Effects of a force
A force is a push or a pull. A force can be detected by its effects.
Effects of a force:
- It can accelerate an object, as described by Newton’s laws of motion.
- It can change an object’s shape or size, as described by Hooke’s law.
- It can produce a turning effect, as described by the law of moments.
The newton (N) is the unit of force, and one newton is defined as the force which gives a mass of 1 kg an acceleration of 1 m/s2. In other words, 1 N = 1 kg m/s2.
Weight is the force of gravity acting on an object. It is the force that pulls everything towards the earth and causes unsupported objects to fall to the ground with an acceleration of g.
The weight of a body is measured using a spring balance marked in newtons (also known as a forcemeter).

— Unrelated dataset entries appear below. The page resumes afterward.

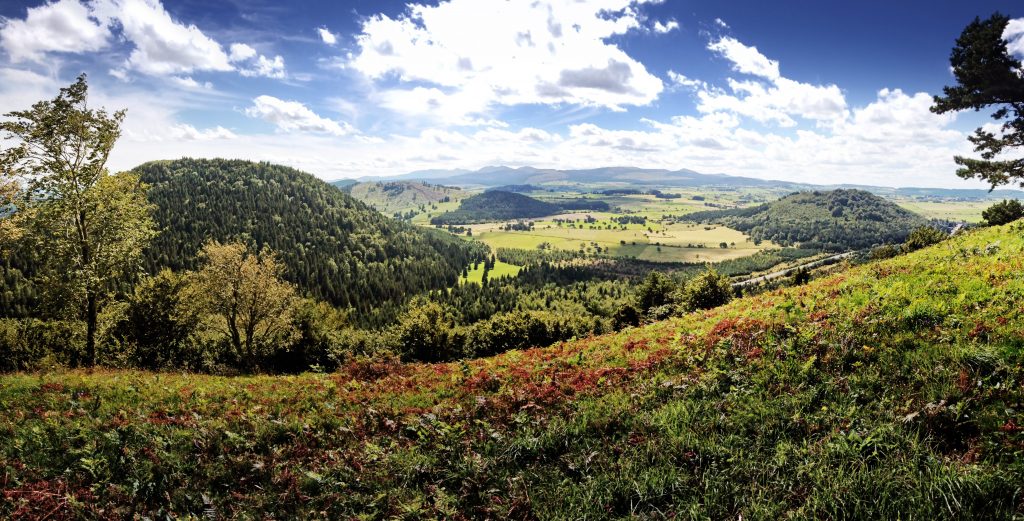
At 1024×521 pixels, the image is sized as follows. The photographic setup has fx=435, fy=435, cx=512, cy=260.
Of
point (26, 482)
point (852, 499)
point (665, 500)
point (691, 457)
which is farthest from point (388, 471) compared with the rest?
point (852, 499)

The weight of the object stretches the spring in the balance, and the greater the weight, the more the spring stretches. On the Earth’s surface, the weight of a body of mass 1 kg is approximately 9.81N.

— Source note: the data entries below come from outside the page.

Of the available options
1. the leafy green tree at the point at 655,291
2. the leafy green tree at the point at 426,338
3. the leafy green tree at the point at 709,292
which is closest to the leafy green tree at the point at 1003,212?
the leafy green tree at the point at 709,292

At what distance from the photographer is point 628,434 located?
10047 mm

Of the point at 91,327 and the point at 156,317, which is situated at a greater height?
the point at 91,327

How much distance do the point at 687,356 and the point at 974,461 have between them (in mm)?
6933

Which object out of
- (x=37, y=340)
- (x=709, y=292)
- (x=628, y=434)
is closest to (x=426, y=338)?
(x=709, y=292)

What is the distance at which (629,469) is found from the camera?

Gravity is a non-contact force, i.e. no contact is needed between the earth and the object that is to be pulled by gravity. Non-contact forces are also called action-at-a-distance forces. Other examples of such forces are:
- magnetic force
- electric force
Robert Hooke discovered that the extension of a spring is proportional to the stretching force provided the spring is not permanently deformed. This is now known as Hooke’s law. What this means that if we double the stretching force the extension doubles and if we treble the stretching force the extension trebles, and so on.
Since extension is proportional to the stretching force, Hooke’s law can be expressed mathematically (using the proportionality sign, ∝) as:
Force ∝ extension
F ∝ e
When removing the proportionality sign we replace it with an equal sign and a constant to get:
F = ke
Whereby k is the spring constant or force constant of the spring.
This formula is true only if the elastic limit or limit of
proportionality of the spring is not exceeded. The region before the elastic limit is exceed is the region before permanent deformation of the spring sets in, ie the spring returns to its original length when the stretching force is removed.